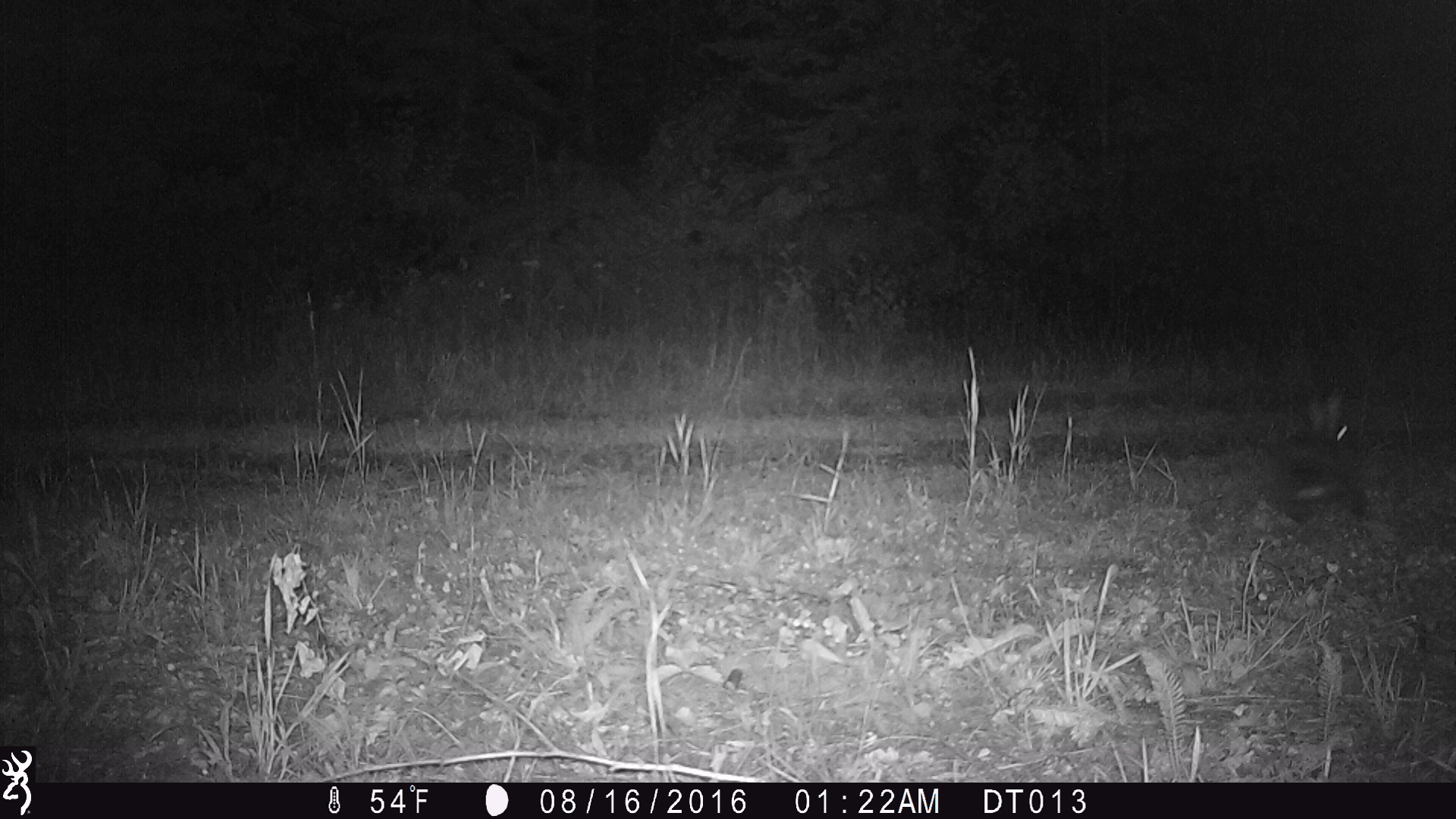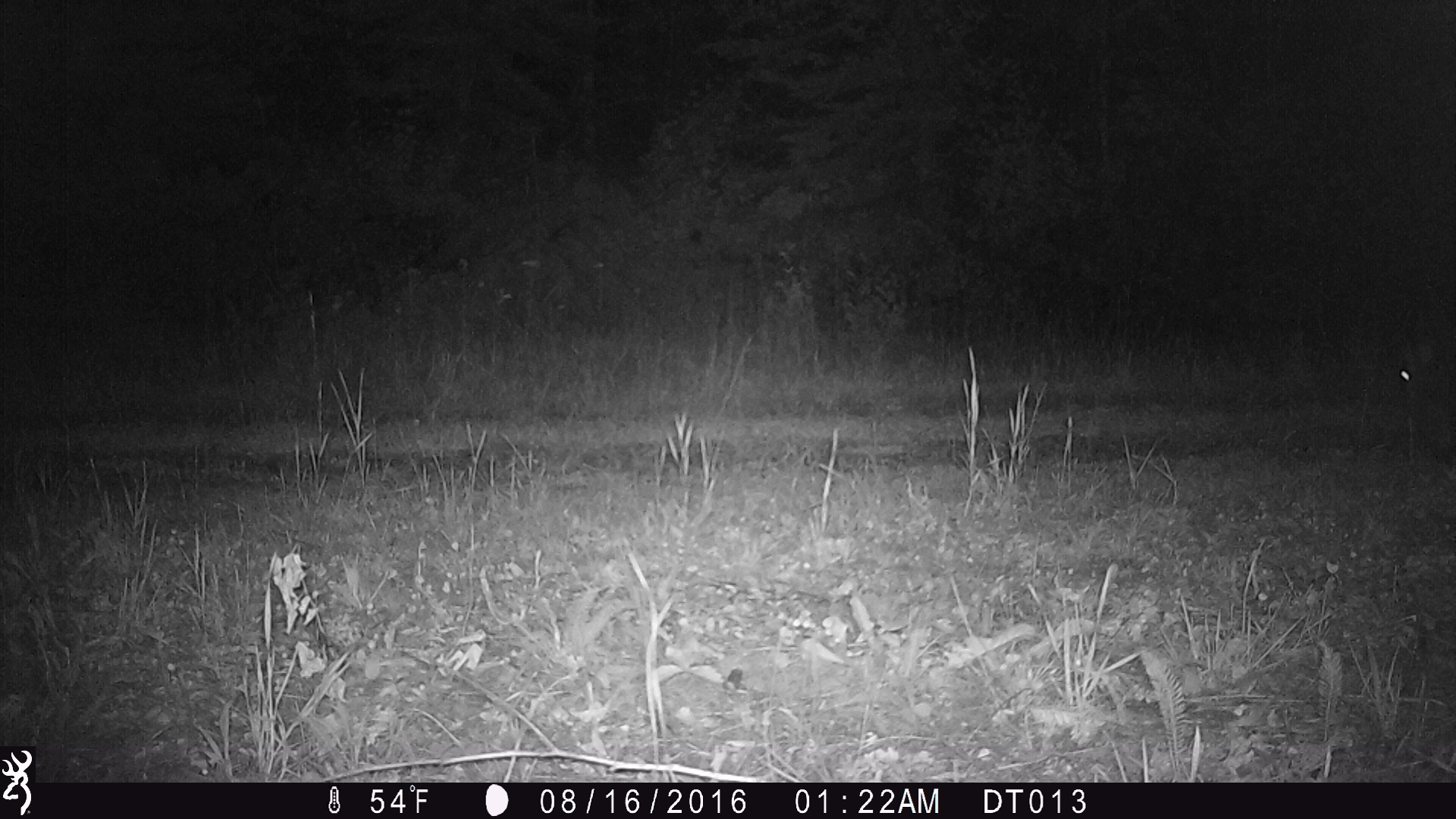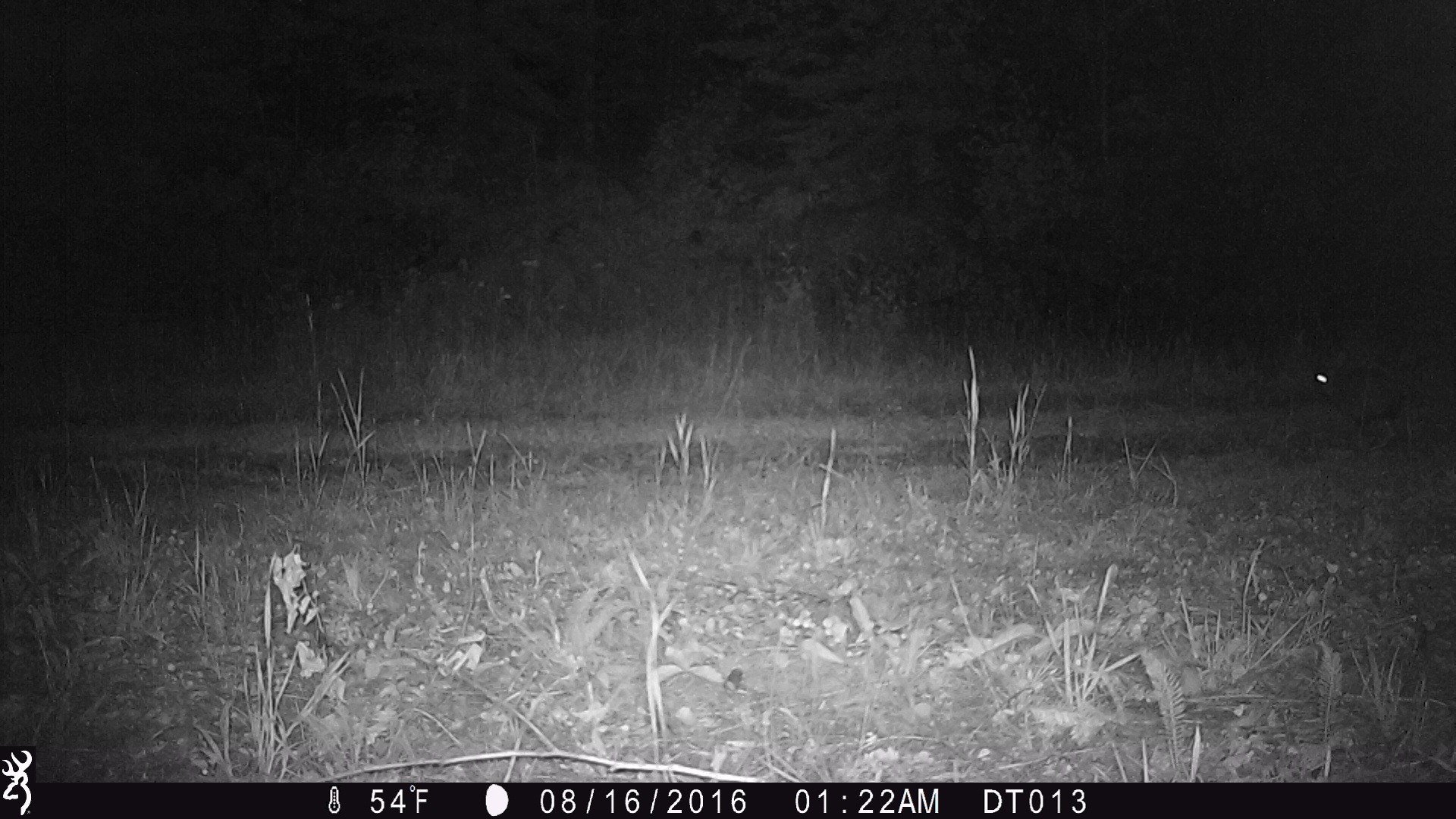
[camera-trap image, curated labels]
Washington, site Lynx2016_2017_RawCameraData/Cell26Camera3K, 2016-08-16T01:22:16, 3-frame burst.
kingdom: Animalia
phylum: Chordata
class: Mammalia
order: Lagomorpha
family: Leporidae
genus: Lepus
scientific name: Lepus americanus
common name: snowshoe hare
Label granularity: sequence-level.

========================================

AIM OF THE EXERCISE - Word for word, return all the entries and skip their pictures.

ANSWER TO THIS TASK -
[camera-trap image, curated labels]
Washington, site Lynx2016_2017_RawCameraData/Cell26Camera3K, 2016-08-16T01:22:16, 3-frame burst.
kingdom: Animalia
phylum: Chordata
class: Mammalia
order: Lagomorpha
family: Leporidae
genus: Lepus
scientific name: Lepus americanus
common name: snowshoe hare
Label granularity: sequence-level.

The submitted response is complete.